Reading passage:

PFAS study now allows nearly all vaccinated people to participate

WESTFIELD — A UMass-Amherst study on the effects of PFAS on immune response to the COVID-19 vaccine is now taking volunteers who have been fully vaccinated at any point in the vaccine rollout.

Kristen Mello of Westfield Residents Advocating for Themselves (WRAFT), an organization that spreads PFAS awareness in Westfield, said that the University of Massachusetts study previously excluded people who had already been vaccinated for more than a month when the study first started taking volunteers in April.

“This left out those who were vaccinated early: medical staff, teachers, first responders, police/fire/ambulance, and the seniors,” said Mello.

The expansion of the study now allows anyone who has been fully vaccinated to participate, regardless of when they received the shot. The only people now being excluded are those who have received booster doses of the COVID-19 vaccine.

Mello said that the time since one received their last dose of the vaccine will be accounted for when the data is compiled.

The study is conducted via a self-collected sample of a few drops of blood on a sample card that will be sent to all participants. To apply to participate in the study, visit www.masspfas-covstudy.org.

As of now, all persons over 18 are eligible for the study, as well as those between 12 and 17 with parental consent. The FDA last week authorized the use of the vaccine in children under the age of 12, though official approval is pending as of Nov. 1. Mello said that if children under 12 are to be allowed into the study, it would possibly require additional approval from the UMass Institutional Review Board.

The study is being run by Dr. Youssef Oulhote, a researcher at UMass who has extensively studied the health effects of PFAS substances. He said in a letter in April, when the study was first announced, that there is some evidence that PFAS contamination could make a COVID-19 infection worse, though there had been little data on how PFAS substances could affect one’s response to the vaccines.

Exercise instructions: Write the next part of the article on the UMass study of PFAS and vaccine immune response, starting after its final sentence. The entries that come next are from a different source than the article.

Entries shown:
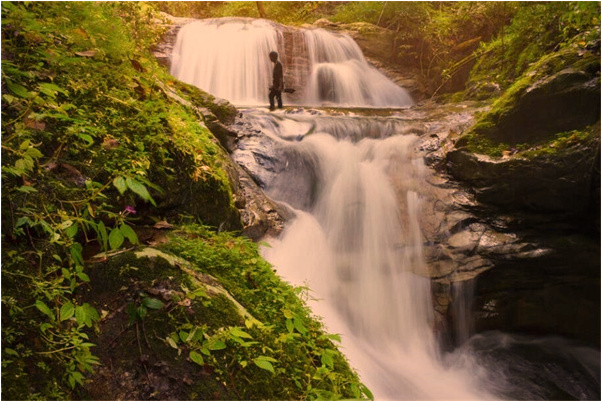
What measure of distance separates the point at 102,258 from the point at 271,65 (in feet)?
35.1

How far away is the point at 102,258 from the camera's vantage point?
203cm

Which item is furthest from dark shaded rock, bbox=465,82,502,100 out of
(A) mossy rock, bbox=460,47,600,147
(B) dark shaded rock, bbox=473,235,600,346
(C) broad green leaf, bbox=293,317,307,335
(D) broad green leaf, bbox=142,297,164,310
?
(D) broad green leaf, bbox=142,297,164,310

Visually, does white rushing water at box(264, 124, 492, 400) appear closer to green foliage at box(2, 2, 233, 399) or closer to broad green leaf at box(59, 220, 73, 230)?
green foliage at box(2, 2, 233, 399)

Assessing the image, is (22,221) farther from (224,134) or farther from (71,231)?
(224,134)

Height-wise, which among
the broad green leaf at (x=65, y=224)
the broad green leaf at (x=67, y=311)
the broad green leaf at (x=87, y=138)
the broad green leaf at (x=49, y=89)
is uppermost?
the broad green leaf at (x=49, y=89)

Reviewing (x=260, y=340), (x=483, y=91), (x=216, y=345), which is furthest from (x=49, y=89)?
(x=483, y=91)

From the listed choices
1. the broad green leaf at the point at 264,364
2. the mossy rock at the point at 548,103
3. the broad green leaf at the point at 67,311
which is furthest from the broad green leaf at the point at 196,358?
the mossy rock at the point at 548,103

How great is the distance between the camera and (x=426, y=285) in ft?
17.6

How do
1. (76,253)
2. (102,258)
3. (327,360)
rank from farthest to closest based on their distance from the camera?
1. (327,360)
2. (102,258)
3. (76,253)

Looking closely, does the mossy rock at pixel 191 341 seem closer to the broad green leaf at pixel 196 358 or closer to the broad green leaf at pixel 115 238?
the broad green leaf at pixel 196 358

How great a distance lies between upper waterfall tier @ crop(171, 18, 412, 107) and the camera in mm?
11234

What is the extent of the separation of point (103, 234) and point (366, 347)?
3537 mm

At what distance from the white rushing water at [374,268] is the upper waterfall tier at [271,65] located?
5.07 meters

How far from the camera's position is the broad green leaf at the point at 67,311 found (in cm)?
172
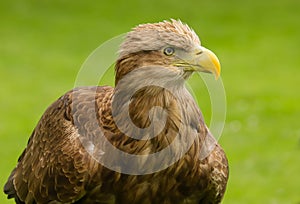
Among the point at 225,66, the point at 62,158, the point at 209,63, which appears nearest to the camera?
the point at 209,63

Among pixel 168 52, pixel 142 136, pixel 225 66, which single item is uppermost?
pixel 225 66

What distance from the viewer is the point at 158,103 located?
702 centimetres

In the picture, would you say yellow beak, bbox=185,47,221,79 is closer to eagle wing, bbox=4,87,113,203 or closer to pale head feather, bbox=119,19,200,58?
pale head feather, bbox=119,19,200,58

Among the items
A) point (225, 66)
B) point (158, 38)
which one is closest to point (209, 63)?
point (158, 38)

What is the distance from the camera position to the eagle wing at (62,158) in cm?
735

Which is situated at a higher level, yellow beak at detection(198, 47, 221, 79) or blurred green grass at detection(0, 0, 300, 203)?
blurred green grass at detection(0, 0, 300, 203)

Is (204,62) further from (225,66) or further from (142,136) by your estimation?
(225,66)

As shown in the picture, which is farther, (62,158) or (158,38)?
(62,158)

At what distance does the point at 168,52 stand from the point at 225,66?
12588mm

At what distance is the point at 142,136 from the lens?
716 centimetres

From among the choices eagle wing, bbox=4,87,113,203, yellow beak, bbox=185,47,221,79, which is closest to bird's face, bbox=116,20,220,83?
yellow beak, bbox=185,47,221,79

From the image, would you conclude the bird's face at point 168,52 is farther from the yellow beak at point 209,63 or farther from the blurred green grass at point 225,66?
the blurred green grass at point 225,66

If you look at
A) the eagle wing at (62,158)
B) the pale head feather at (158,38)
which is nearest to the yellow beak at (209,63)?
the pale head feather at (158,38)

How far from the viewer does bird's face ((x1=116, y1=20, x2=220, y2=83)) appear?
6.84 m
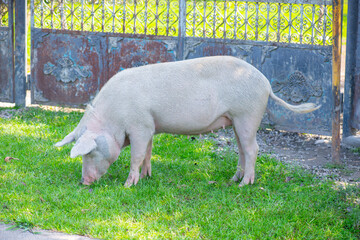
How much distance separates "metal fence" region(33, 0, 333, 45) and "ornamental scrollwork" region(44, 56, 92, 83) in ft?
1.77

Answer space:
“PFAS may have the potential via immunotoxicity to exacerbate COVID-19 respiratory symptoms or more generally the severity of the disease through a direct or indirect mechanism as shown in two recent studies with increased risk of severe illness and mortality in populations highly exposed to PFAS,” said Oulhote in his specific aims letter when the study was first announced. “It is however unclear whether higher exposure to PFAS may impact antibody response to the new developed COVID-19 vaccines; a high priority public health issue.”

Westfield has a seemingly high incidence rate of PFAS contamination, particularly on the city’s north side. The blame is largely laid on AFFF, a substance once used at Barnes Airport and by the 104th Fighter Wing as a fire suppressant in airplane hangars. The substance is effective at putting out fires quickly, but is believed to have leached into the ground, contaminating some of Westfield’s water supply with PFAS.

Mello said when the study was announced that Westfield could be a particularly advantageous city for residents to participate in the study, given the rough split between the parts of the city with heavy PFAS contamination and the parts with little to no PFAS contamination.